On the former, the Supreme Court held that what the trial court comment complained about was just an obiter, and it is elementary law that a mere obiter cannot form a valid ground of appeal. Regarding the latter, their Lordships held that the grounds relied on by the trial court above were not grounds of law that could justify the rejection of a document when it is being tendered, not to talk of justifying the expurgation of documents that are already admitted and marked as exhibits. The law is firmly settled that the only basis upon which a piece of evidence already admitted can be expunged at the stage of writing judgement or on appeal is where the evidence is in no circumstances admissible in law and not even where the evidence is admissible under certain conditions. The Supreme Court therefore set aside the trial’s court order expunging Exhibits P11, P12 and D3 and held them to be admissible.
Resolving the second issue, the Supreme Court highlighted that the concurrent decision of the trial and the lower court in favour of the 1st Respondent were hinged on the weight attached to Exhibits P5, P9, and P10, all of which mentioned the Chieftaincy title of Obajemu before Edemorun in the list of High Chiefs in Erinmope-Ekiti. Their Lordships noted that the appellants’s adverse oral evidence on Exhibits P5, P9, and P10 appeared cogent, but they could not dislodge the binding effect of the exhibits.
The court held that Exhibits P5, P9 and P10 were official documents endowed with presumption of regularity and validity pursuant to Section 168(1) of the Evidence Act 2011, and that the law is firmly settled that when a declaration is approved by the appropriate authority as regulating a major chieftaincy title, the document is not only presumed to be a correct declaration of the custom and practice on the chieftaincy matter it regulates to the exclusion of any other custom, but also becomes a subsidiary legislation on the chieftaincy matter.
Their Lordships clarified that the presumption of regularity of these documents is rebuttable and could be set aside, as the court is cloaked with the power or competence to set aside a Chieftaincy Declaration such as Exhibit P10 if it is not truly reflective of the existing customary law of the people. Another instance where the court will invalidate a registered chieftaincy declaration is where the process of making that declaration is in breach of the right to a fair hearing or where it offends any constitutional provision, Act of the National Assembly or Law of a State. As such, the right of 4th position of the 1st Respondent secured under the said Exhibits P5, P9 and P10 remains alive and kicking until the Appellants succeed in setting aside the said exhibits in a proceeding where the jurisdiction of the court is invoked for that purpose and all necessary parties are before the court.
Also, though Exhibit D3 resolved the issue of seniority in favour of the 2nd Appellant, there is no evidence that the report of the Chieftaincy Committee of Mobal Local Government was accepted by the then Ondo State Government.
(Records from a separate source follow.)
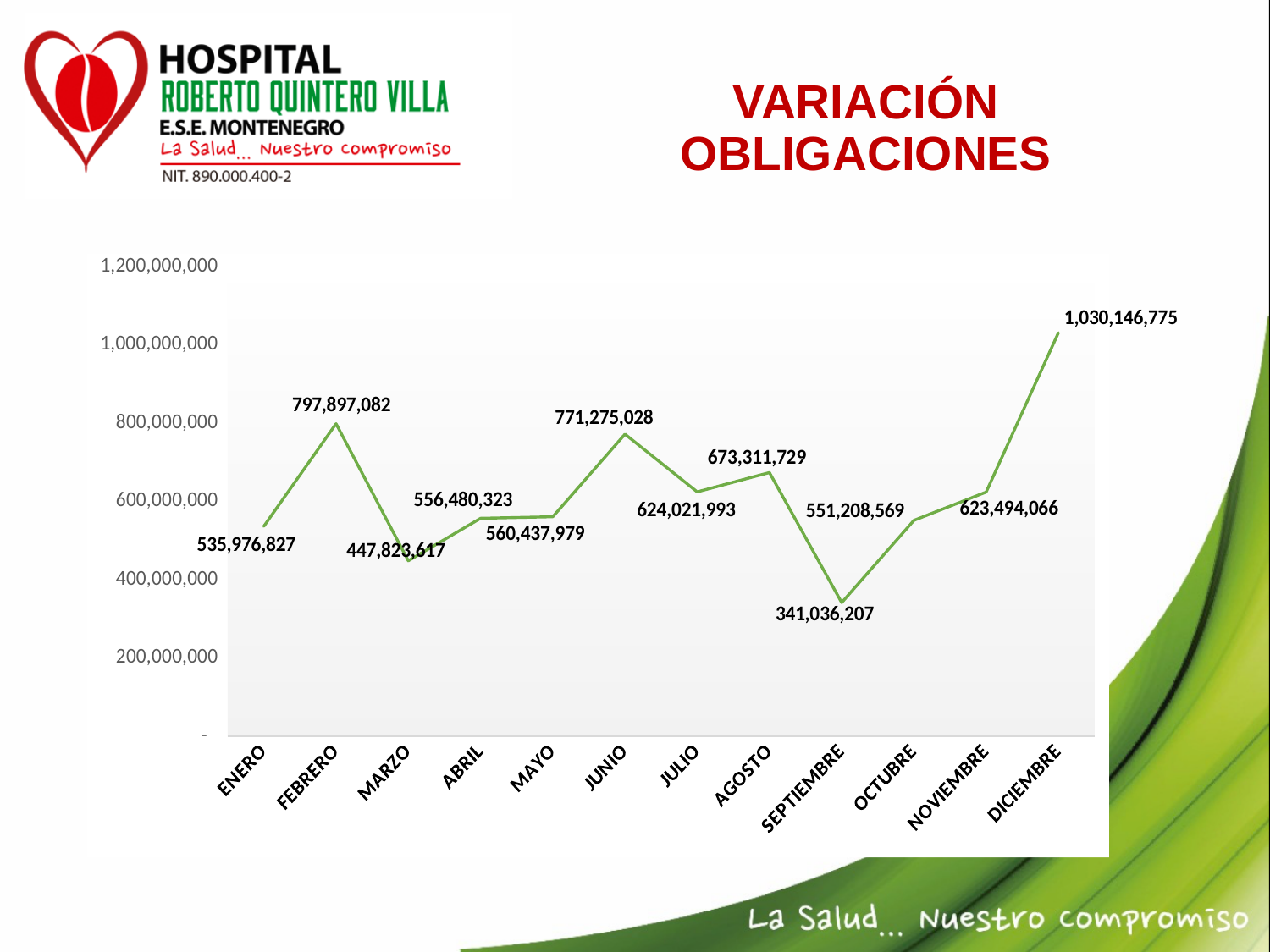
How many months are plotted on the chart? 12 Which month has the lowest value? SEPTIEMBRE Which is larger, the value for JUNIO or the value for AGOSTO? JUNIO Is the value for MARZO greater or less than 600,000,000? less What kind of chart is shown on the slide? line chart Which month has the highest value? DICIEMBRE Do the values rise or fall from SEPTIEMBRE to DICIEMBRE? rise What is the value for FEBRERO? 797,897,082 What is the value for DICIEMBRE? 1,030,146,775 What is the difference between the values for DICIEMBRE and SEPTIEMBRE? 689,110,568 What is the difference between the values for FEBRERO and ENERO? 261,920,255 What is the value for SEPTIEMBRE? 341,036,207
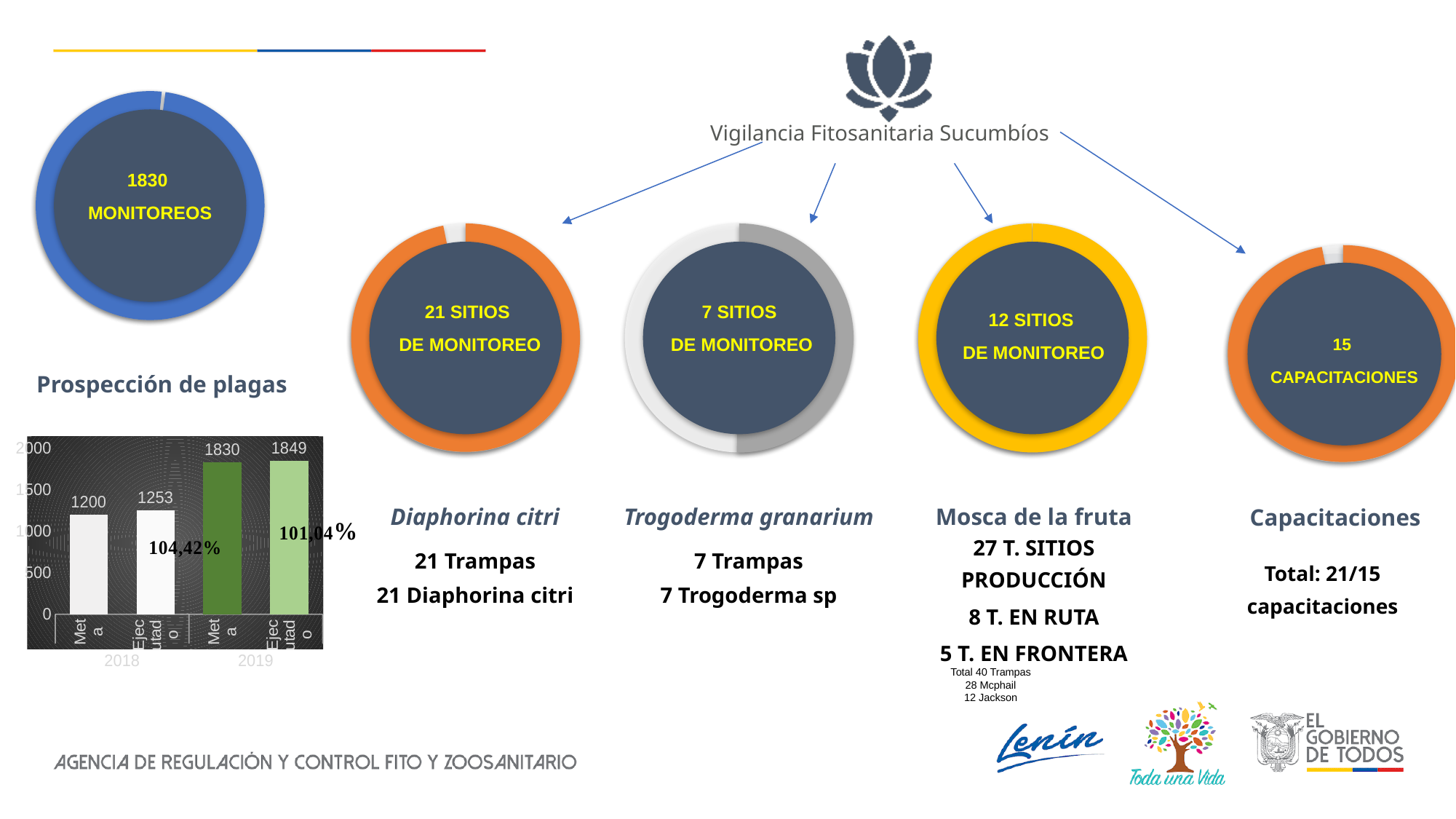
In the bar chart under 'Prospección de plagas', what percentage label is shown for 2018? 104,42% In the bar chart under 'Prospección de plagas', what is the difference between Ejecutado 2019 and Meta 2019? 19 What value is shown in the centre of the blue donut chart at the top left? 1830 MONITOREOS In the bar chart under 'Prospección de plagas', what is the value of Ejecutado for 2019? 1849 In the bar chart under 'Prospección de plagas', what is the value of Meta for 2018? 1200 What value is shown in the centre of the yellow donut chart above 'Mosca de la fruta'? 12 SITIOS DE MONITOREO In the bar chart under 'Prospección de plagas', how many bars are plotted? 4 In the bar chart under 'Prospección de plagas', which bar has the lowest value? Meta 2018 In the bar chart under 'Prospección de plagas', what is the value of Ejecutado for 2018? 1253 In the bar chart under 'Prospección de plagas', what is the difference between Ejecutado 2018 and Meta 2018? 53 What kind of chart is shown under 'Prospección de plagas'? Bar chart In the bar chart under 'Prospección de plagas', which bar has the highest value? Ejecutado 2019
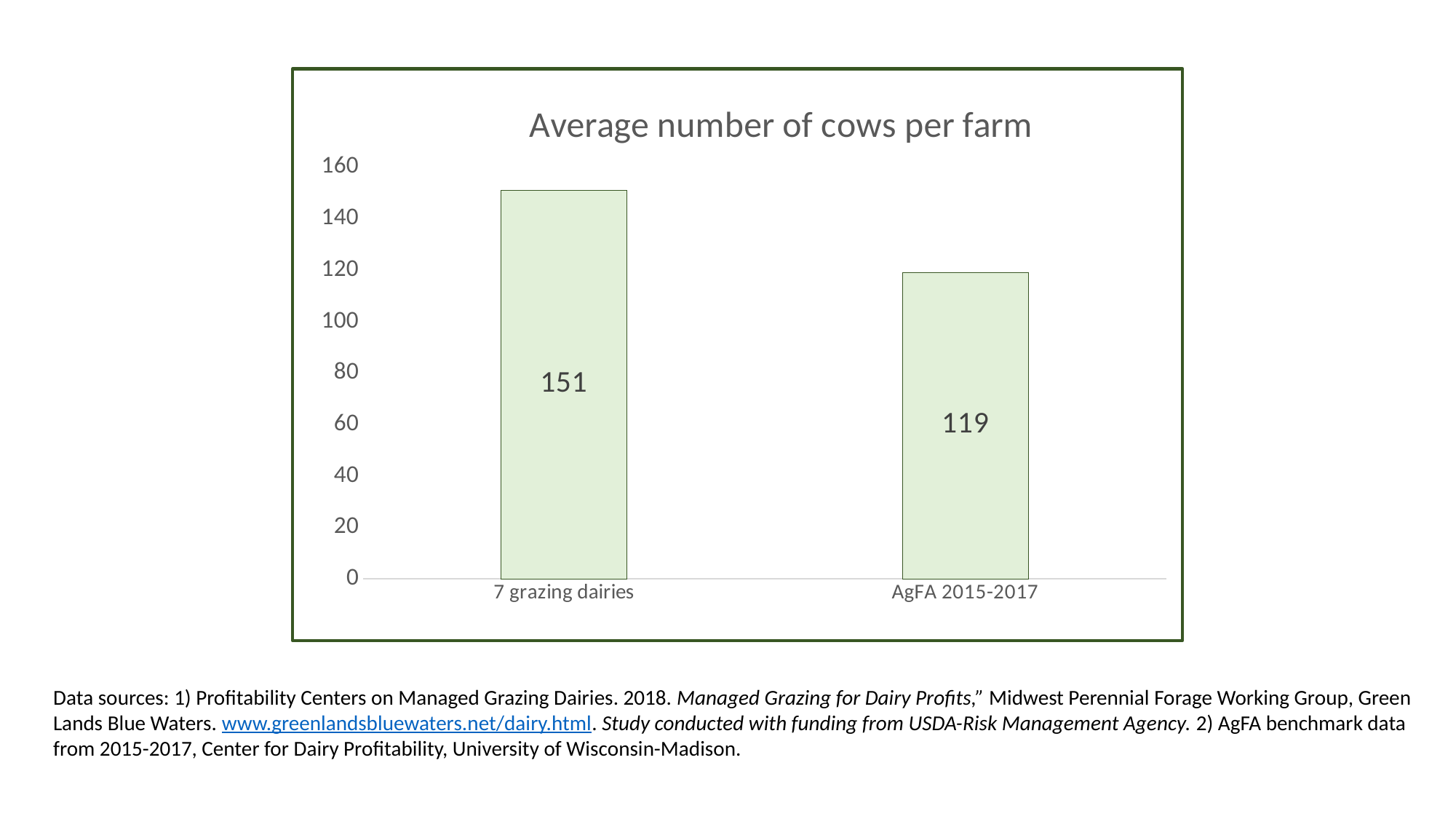
Which category has the lower average number of cows per farm? AgFA 2015-2017 Is the value for AgFA 2015-2017 greater or less than 120? less Is the value for 7 grazing dairies greater or less than 140? greater What is the difference in average number of cows per farm between the 7 grazing dairies and AgFA 2015-2017? 32 How many categories are shown on the chart? 2 Which category has the higher average number of cows per farm? 7 grazing dairies What kind of chart is shown on the slide? Bar chart What is the highest value shown on the vertical axis of the chart? 160 What is the average number of cows per farm for AgFA 2015-2017? 119 What is the title of the chart? Average number of cows per farm What is the average number of cows per farm for the 7 grazing dairies? 151 Is the average number of cows per farm larger for the 7 grazing dairies or for AgFA 2015-2017? 7 grazing dairies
The law is that recommendations contained in the reports of a committee or a body set up by the government have neither the force of law nor can they confer a right or benefit on any person until the recommendation is accepted in a white paper or enacted into law.
Ultimately, the Supreme Court held that the appeal was without merit and affirmed the judgement of the lower court.
Appeal Dismissed.
Representation
K.B.A. Badmus, for the Appellants.
Rotimi Bunmi Adabembe, for the Respondents.